Whether the group brings about change in Mayo in an election year remains to be seen.
The situation is all the more frustrating when one realizes that NBN Co. has been sitting on an alternative to the optic fibre currently in use - skinny fibre.
Of the skinny fibre trials conducted so far CEO of NBN Bill Morrow has stated:
The findings are encouraging. Relative to cost, we were able to reduce the cost per premises by roughly $450 per premise. And while this is early, it's still significant. And relative to time, we also believe that we could shave four weeks off the time of the build.
Although to date the roll out remit given to NBN Co. by Malcolm Turnbull apparently would not allow it the flexibility to do so.
Is it any wonder that the internal company nickname for the roll out of the NBN Mark II is Operation Clusterf*ck.
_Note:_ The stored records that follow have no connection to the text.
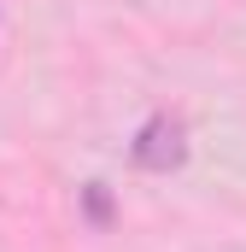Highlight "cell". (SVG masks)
I'll return each instance as SVG.
<instances>
[{"mask_svg":"<svg viewBox=\"0 0 246 252\" xmlns=\"http://www.w3.org/2000/svg\"><path fill=\"white\" fill-rule=\"evenodd\" d=\"M82 211H88V223H112V193H106V182H88L82 188Z\"/></svg>","mask_w":246,"mask_h":252,"instance_id":"7a4b0ae2","label":"cell"},{"mask_svg":"<svg viewBox=\"0 0 246 252\" xmlns=\"http://www.w3.org/2000/svg\"><path fill=\"white\" fill-rule=\"evenodd\" d=\"M187 153H193V141H187V124L176 118V112H153L147 124L135 129V141H129V164L147 170V176H170V170H182Z\"/></svg>","mask_w":246,"mask_h":252,"instance_id":"6da1fadb","label":"cell"}]
</instances>
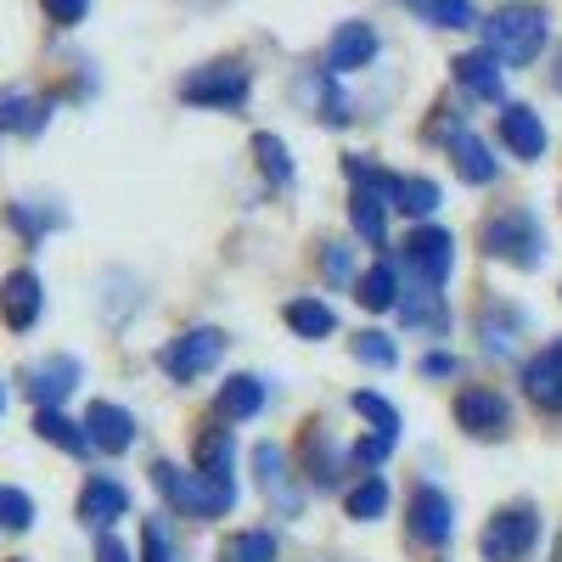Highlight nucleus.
Segmentation results:
<instances>
[{
  "label": "nucleus",
  "mask_w": 562,
  "mask_h": 562,
  "mask_svg": "<svg viewBox=\"0 0 562 562\" xmlns=\"http://www.w3.org/2000/svg\"><path fill=\"white\" fill-rule=\"evenodd\" d=\"M546 12L540 7H506V12H495L490 23H484V52H495L501 63H512V68H529L540 52H546Z\"/></svg>",
  "instance_id": "f257e3e1"
},
{
  "label": "nucleus",
  "mask_w": 562,
  "mask_h": 562,
  "mask_svg": "<svg viewBox=\"0 0 562 562\" xmlns=\"http://www.w3.org/2000/svg\"><path fill=\"white\" fill-rule=\"evenodd\" d=\"M153 484L164 490L169 506H180L186 518H225L231 506H237V490H225V484H209L203 473H180V467L158 461L153 467Z\"/></svg>",
  "instance_id": "f03ea898"
},
{
  "label": "nucleus",
  "mask_w": 562,
  "mask_h": 562,
  "mask_svg": "<svg viewBox=\"0 0 562 562\" xmlns=\"http://www.w3.org/2000/svg\"><path fill=\"white\" fill-rule=\"evenodd\" d=\"M484 248H490L495 259H512L518 270H535L546 243H540V225H535L529 209H506V214L484 220Z\"/></svg>",
  "instance_id": "7ed1b4c3"
},
{
  "label": "nucleus",
  "mask_w": 562,
  "mask_h": 562,
  "mask_svg": "<svg viewBox=\"0 0 562 562\" xmlns=\"http://www.w3.org/2000/svg\"><path fill=\"white\" fill-rule=\"evenodd\" d=\"M405 265H411V276H416V288H422V293H439L445 281H450V265H456L450 231H439V225H416L411 237H405Z\"/></svg>",
  "instance_id": "20e7f679"
},
{
  "label": "nucleus",
  "mask_w": 562,
  "mask_h": 562,
  "mask_svg": "<svg viewBox=\"0 0 562 562\" xmlns=\"http://www.w3.org/2000/svg\"><path fill=\"white\" fill-rule=\"evenodd\" d=\"M220 355H225V333H220V326H198V333H180L158 355V366L169 371L175 383H192V378H203V371L220 366Z\"/></svg>",
  "instance_id": "39448f33"
},
{
  "label": "nucleus",
  "mask_w": 562,
  "mask_h": 562,
  "mask_svg": "<svg viewBox=\"0 0 562 562\" xmlns=\"http://www.w3.org/2000/svg\"><path fill=\"white\" fill-rule=\"evenodd\" d=\"M180 97L192 108H237L248 102V68L243 63H214V68H198L180 79Z\"/></svg>",
  "instance_id": "423d86ee"
},
{
  "label": "nucleus",
  "mask_w": 562,
  "mask_h": 562,
  "mask_svg": "<svg viewBox=\"0 0 562 562\" xmlns=\"http://www.w3.org/2000/svg\"><path fill=\"white\" fill-rule=\"evenodd\" d=\"M535 540H540V518H535V506H512V512H501V518L484 529L479 551H484V562H518V557H529V551H535Z\"/></svg>",
  "instance_id": "0eeeda50"
},
{
  "label": "nucleus",
  "mask_w": 562,
  "mask_h": 562,
  "mask_svg": "<svg viewBox=\"0 0 562 562\" xmlns=\"http://www.w3.org/2000/svg\"><path fill=\"white\" fill-rule=\"evenodd\" d=\"M456 422L473 439H501L506 428H512V411H506V400L495 394V389H467L461 400H456Z\"/></svg>",
  "instance_id": "6e6552de"
},
{
  "label": "nucleus",
  "mask_w": 562,
  "mask_h": 562,
  "mask_svg": "<svg viewBox=\"0 0 562 562\" xmlns=\"http://www.w3.org/2000/svg\"><path fill=\"white\" fill-rule=\"evenodd\" d=\"M450 529H456L450 495H445V490H434V484H422V490L411 495V535H416L422 546H445V540H450Z\"/></svg>",
  "instance_id": "1a4fd4ad"
},
{
  "label": "nucleus",
  "mask_w": 562,
  "mask_h": 562,
  "mask_svg": "<svg viewBox=\"0 0 562 562\" xmlns=\"http://www.w3.org/2000/svg\"><path fill=\"white\" fill-rule=\"evenodd\" d=\"M40 304H45V293H40L34 270H12L7 281H0V315H7L12 333H29V326L40 321Z\"/></svg>",
  "instance_id": "9d476101"
},
{
  "label": "nucleus",
  "mask_w": 562,
  "mask_h": 562,
  "mask_svg": "<svg viewBox=\"0 0 562 562\" xmlns=\"http://www.w3.org/2000/svg\"><path fill=\"white\" fill-rule=\"evenodd\" d=\"M254 467H259V490L270 495V506H281L288 518H299V490H293L288 450H281V445H259L254 450Z\"/></svg>",
  "instance_id": "9b49d317"
},
{
  "label": "nucleus",
  "mask_w": 562,
  "mask_h": 562,
  "mask_svg": "<svg viewBox=\"0 0 562 562\" xmlns=\"http://www.w3.org/2000/svg\"><path fill=\"white\" fill-rule=\"evenodd\" d=\"M85 439H90V445H102L108 456H119V450H130V445H135V416H130L124 405L97 400V405L85 411Z\"/></svg>",
  "instance_id": "f8f14e48"
},
{
  "label": "nucleus",
  "mask_w": 562,
  "mask_h": 562,
  "mask_svg": "<svg viewBox=\"0 0 562 562\" xmlns=\"http://www.w3.org/2000/svg\"><path fill=\"white\" fill-rule=\"evenodd\" d=\"M371 57H378V29L371 23H344L333 34V45H326V74H355Z\"/></svg>",
  "instance_id": "ddd939ff"
},
{
  "label": "nucleus",
  "mask_w": 562,
  "mask_h": 562,
  "mask_svg": "<svg viewBox=\"0 0 562 562\" xmlns=\"http://www.w3.org/2000/svg\"><path fill=\"white\" fill-rule=\"evenodd\" d=\"M524 389L540 411H562V338L546 344L529 366H524Z\"/></svg>",
  "instance_id": "4468645a"
},
{
  "label": "nucleus",
  "mask_w": 562,
  "mask_h": 562,
  "mask_svg": "<svg viewBox=\"0 0 562 562\" xmlns=\"http://www.w3.org/2000/svg\"><path fill=\"white\" fill-rule=\"evenodd\" d=\"M74 389H79V360L74 355H57V360L34 366V378H29V394H34L40 411H57Z\"/></svg>",
  "instance_id": "2eb2a0df"
},
{
  "label": "nucleus",
  "mask_w": 562,
  "mask_h": 562,
  "mask_svg": "<svg viewBox=\"0 0 562 562\" xmlns=\"http://www.w3.org/2000/svg\"><path fill=\"white\" fill-rule=\"evenodd\" d=\"M501 140H506V153L512 158H540L546 153V124L529 113V108H501Z\"/></svg>",
  "instance_id": "dca6fc26"
},
{
  "label": "nucleus",
  "mask_w": 562,
  "mask_h": 562,
  "mask_svg": "<svg viewBox=\"0 0 562 562\" xmlns=\"http://www.w3.org/2000/svg\"><path fill=\"white\" fill-rule=\"evenodd\" d=\"M456 68V85L461 90H473V97H484V102H501V57L495 52H467V57H456L450 63Z\"/></svg>",
  "instance_id": "f3484780"
},
{
  "label": "nucleus",
  "mask_w": 562,
  "mask_h": 562,
  "mask_svg": "<svg viewBox=\"0 0 562 562\" xmlns=\"http://www.w3.org/2000/svg\"><path fill=\"white\" fill-rule=\"evenodd\" d=\"M124 512H130V495H124L119 479H90V484H85V495H79V518H85V524L108 529L113 518H124Z\"/></svg>",
  "instance_id": "a211bd4d"
},
{
  "label": "nucleus",
  "mask_w": 562,
  "mask_h": 562,
  "mask_svg": "<svg viewBox=\"0 0 562 562\" xmlns=\"http://www.w3.org/2000/svg\"><path fill=\"white\" fill-rule=\"evenodd\" d=\"M349 220H355V237L371 243V248H383L389 237V203L371 192V186H355V198H349Z\"/></svg>",
  "instance_id": "6ab92c4d"
},
{
  "label": "nucleus",
  "mask_w": 562,
  "mask_h": 562,
  "mask_svg": "<svg viewBox=\"0 0 562 562\" xmlns=\"http://www.w3.org/2000/svg\"><path fill=\"white\" fill-rule=\"evenodd\" d=\"M198 473L209 484H225V490H237V479H231V434L225 428H209L198 439Z\"/></svg>",
  "instance_id": "aec40b11"
},
{
  "label": "nucleus",
  "mask_w": 562,
  "mask_h": 562,
  "mask_svg": "<svg viewBox=\"0 0 562 562\" xmlns=\"http://www.w3.org/2000/svg\"><path fill=\"white\" fill-rule=\"evenodd\" d=\"M355 299H360V310H394L400 304V276H394V265H371L360 281H355Z\"/></svg>",
  "instance_id": "412c9836"
},
{
  "label": "nucleus",
  "mask_w": 562,
  "mask_h": 562,
  "mask_svg": "<svg viewBox=\"0 0 562 562\" xmlns=\"http://www.w3.org/2000/svg\"><path fill=\"white\" fill-rule=\"evenodd\" d=\"M450 153H456V169H461L467 186H490V180H495V158H490V147H484L479 135L461 130V135L450 140Z\"/></svg>",
  "instance_id": "4be33fe9"
},
{
  "label": "nucleus",
  "mask_w": 562,
  "mask_h": 562,
  "mask_svg": "<svg viewBox=\"0 0 562 562\" xmlns=\"http://www.w3.org/2000/svg\"><path fill=\"white\" fill-rule=\"evenodd\" d=\"M288 326H293L299 338L315 344V338H326L338 326V315H333V304H321V299H293L288 304Z\"/></svg>",
  "instance_id": "5701e85b"
},
{
  "label": "nucleus",
  "mask_w": 562,
  "mask_h": 562,
  "mask_svg": "<svg viewBox=\"0 0 562 562\" xmlns=\"http://www.w3.org/2000/svg\"><path fill=\"white\" fill-rule=\"evenodd\" d=\"M383 506H389V484L378 479V473H366L349 495H344V512L355 524H371V518H383Z\"/></svg>",
  "instance_id": "b1692460"
},
{
  "label": "nucleus",
  "mask_w": 562,
  "mask_h": 562,
  "mask_svg": "<svg viewBox=\"0 0 562 562\" xmlns=\"http://www.w3.org/2000/svg\"><path fill=\"white\" fill-rule=\"evenodd\" d=\"M259 405H265L259 378H231V383L220 389V416H231V422H248V416H259Z\"/></svg>",
  "instance_id": "393cba45"
},
{
  "label": "nucleus",
  "mask_w": 562,
  "mask_h": 562,
  "mask_svg": "<svg viewBox=\"0 0 562 562\" xmlns=\"http://www.w3.org/2000/svg\"><path fill=\"white\" fill-rule=\"evenodd\" d=\"M416 18H428L434 29H473V0H405Z\"/></svg>",
  "instance_id": "a878e982"
},
{
  "label": "nucleus",
  "mask_w": 562,
  "mask_h": 562,
  "mask_svg": "<svg viewBox=\"0 0 562 562\" xmlns=\"http://www.w3.org/2000/svg\"><path fill=\"white\" fill-rule=\"evenodd\" d=\"M34 434H40V439H52V445H57V450H68V456H85V445H90V439L74 428V422H68L63 411H40V416H34Z\"/></svg>",
  "instance_id": "bb28decb"
},
{
  "label": "nucleus",
  "mask_w": 562,
  "mask_h": 562,
  "mask_svg": "<svg viewBox=\"0 0 562 562\" xmlns=\"http://www.w3.org/2000/svg\"><path fill=\"white\" fill-rule=\"evenodd\" d=\"M45 124V102H29L23 90H7V97H0V130H40Z\"/></svg>",
  "instance_id": "cd10ccee"
},
{
  "label": "nucleus",
  "mask_w": 562,
  "mask_h": 562,
  "mask_svg": "<svg viewBox=\"0 0 562 562\" xmlns=\"http://www.w3.org/2000/svg\"><path fill=\"white\" fill-rule=\"evenodd\" d=\"M349 405H355V411H360V416H366V422H371V428H378L383 439H400V411H394V405H389L383 394H371V389H360V394H355Z\"/></svg>",
  "instance_id": "c85d7f7f"
},
{
  "label": "nucleus",
  "mask_w": 562,
  "mask_h": 562,
  "mask_svg": "<svg viewBox=\"0 0 562 562\" xmlns=\"http://www.w3.org/2000/svg\"><path fill=\"white\" fill-rule=\"evenodd\" d=\"M220 562H276V540H270L265 529H248V535H237V540H225Z\"/></svg>",
  "instance_id": "c756f323"
},
{
  "label": "nucleus",
  "mask_w": 562,
  "mask_h": 562,
  "mask_svg": "<svg viewBox=\"0 0 562 562\" xmlns=\"http://www.w3.org/2000/svg\"><path fill=\"white\" fill-rule=\"evenodd\" d=\"M254 153H259V169H265L276 186L293 180V158H288V147H281L276 135H254Z\"/></svg>",
  "instance_id": "7c9ffc66"
},
{
  "label": "nucleus",
  "mask_w": 562,
  "mask_h": 562,
  "mask_svg": "<svg viewBox=\"0 0 562 562\" xmlns=\"http://www.w3.org/2000/svg\"><path fill=\"white\" fill-rule=\"evenodd\" d=\"M394 209H405L411 220H416V214H434V209H439V186H434V180H400Z\"/></svg>",
  "instance_id": "2f4dec72"
},
{
  "label": "nucleus",
  "mask_w": 562,
  "mask_h": 562,
  "mask_svg": "<svg viewBox=\"0 0 562 562\" xmlns=\"http://www.w3.org/2000/svg\"><path fill=\"white\" fill-rule=\"evenodd\" d=\"M405 326H428V333H445V310H439V293H416L400 304Z\"/></svg>",
  "instance_id": "473e14b6"
},
{
  "label": "nucleus",
  "mask_w": 562,
  "mask_h": 562,
  "mask_svg": "<svg viewBox=\"0 0 562 562\" xmlns=\"http://www.w3.org/2000/svg\"><path fill=\"white\" fill-rule=\"evenodd\" d=\"M140 557H147V562H180V557H175V546H169L164 518H147V529H140Z\"/></svg>",
  "instance_id": "72a5a7b5"
},
{
  "label": "nucleus",
  "mask_w": 562,
  "mask_h": 562,
  "mask_svg": "<svg viewBox=\"0 0 562 562\" xmlns=\"http://www.w3.org/2000/svg\"><path fill=\"white\" fill-rule=\"evenodd\" d=\"M0 524H7V529H29L34 524V501L23 490H0Z\"/></svg>",
  "instance_id": "f704fd0d"
},
{
  "label": "nucleus",
  "mask_w": 562,
  "mask_h": 562,
  "mask_svg": "<svg viewBox=\"0 0 562 562\" xmlns=\"http://www.w3.org/2000/svg\"><path fill=\"white\" fill-rule=\"evenodd\" d=\"M355 360H366V366L389 371V366H394V344H389L383 333H360V338H355Z\"/></svg>",
  "instance_id": "c9c22d12"
},
{
  "label": "nucleus",
  "mask_w": 562,
  "mask_h": 562,
  "mask_svg": "<svg viewBox=\"0 0 562 562\" xmlns=\"http://www.w3.org/2000/svg\"><path fill=\"white\" fill-rule=\"evenodd\" d=\"M85 12H90V0H45V18H52L57 29H74V23H85Z\"/></svg>",
  "instance_id": "e433bc0d"
},
{
  "label": "nucleus",
  "mask_w": 562,
  "mask_h": 562,
  "mask_svg": "<svg viewBox=\"0 0 562 562\" xmlns=\"http://www.w3.org/2000/svg\"><path fill=\"white\" fill-rule=\"evenodd\" d=\"M389 450H394V439H371V434H366V439L355 445V461L371 473V467H383V461H389Z\"/></svg>",
  "instance_id": "4c0bfd02"
},
{
  "label": "nucleus",
  "mask_w": 562,
  "mask_h": 562,
  "mask_svg": "<svg viewBox=\"0 0 562 562\" xmlns=\"http://www.w3.org/2000/svg\"><path fill=\"white\" fill-rule=\"evenodd\" d=\"M326 276H333V281H349V248L326 243Z\"/></svg>",
  "instance_id": "58836bf2"
},
{
  "label": "nucleus",
  "mask_w": 562,
  "mask_h": 562,
  "mask_svg": "<svg viewBox=\"0 0 562 562\" xmlns=\"http://www.w3.org/2000/svg\"><path fill=\"white\" fill-rule=\"evenodd\" d=\"M422 371H428V378H450L456 360H450V355H428V360H422Z\"/></svg>",
  "instance_id": "ea45409f"
},
{
  "label": "nucleus",
  "mask_w": 562,
  "mask_h": 562,
  "mask_svg": "<svg viewBox=\"0 0 562 562\" xmlns=\"http://www.w3.org/2000/svg\"><path fill=\"white\" fill-rule=\"evenodd\" d=\"M97 562H130V551H124V546H119V540L108 535V540L97 546Z\"/></svg>",
  "instance_id": "a19ab883"
},
{
  "label": "nucleus",
  "mask_w": 562,
  "mask_h": 562,
  "mask_svg": "<svg viewBox=\"0 0 562 562\" xmlns=\"http://www.w3.org/2000/svg\"><path fill=\"white\" fill-rule=\"evenodd\" d=\"M551 85L562 90V52H557V63H551Z\"/></svg>",
  "instance_id": "79ce46f5"
},
{
  "label": "nucleus",
  "mask_w": 562,
  "mask_h": 562,
  "mask_svg": "<svg viewBox=\"0 0 562 562\" xmlns=\"http://www.w3.org/2000/svg\"><path fill=\"white\" fill-rule=\"evenodd\" d=\"M0 411H7V394H0Z\"/></svg>",
  "instance_id": "37998d69"
}]
</instances>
Which leads to another potential problem - the Coalition's Fibre To The Node (FTTN) apparently continues the current ADSL status quo for many Internet users, which is an electricity dependent Internet connection.
What happens to these FTTN connections (and phone connections consumers are/will be paying for in their home or business plans via their Internet Provider) during scheduled and unplanned power outages1?
NBN Co. obligingly informed us in 2014 that we would need to order its Power Supply Unit Battery Backup Service (which includes a standard battery type used in many different systems) because we will not be able to even dial 000 in a power outage.
Which is definitely a retrograde step, because currently if an ADSL connection is knocked out by a power cut at least the landline phone still functions normally.
This question about power outages was asked in March 2016 by that South Australian resident who commented:
Will my phone and internet work if the power goes out? No, you will need to have a charged mobile phone if there's a power blackout.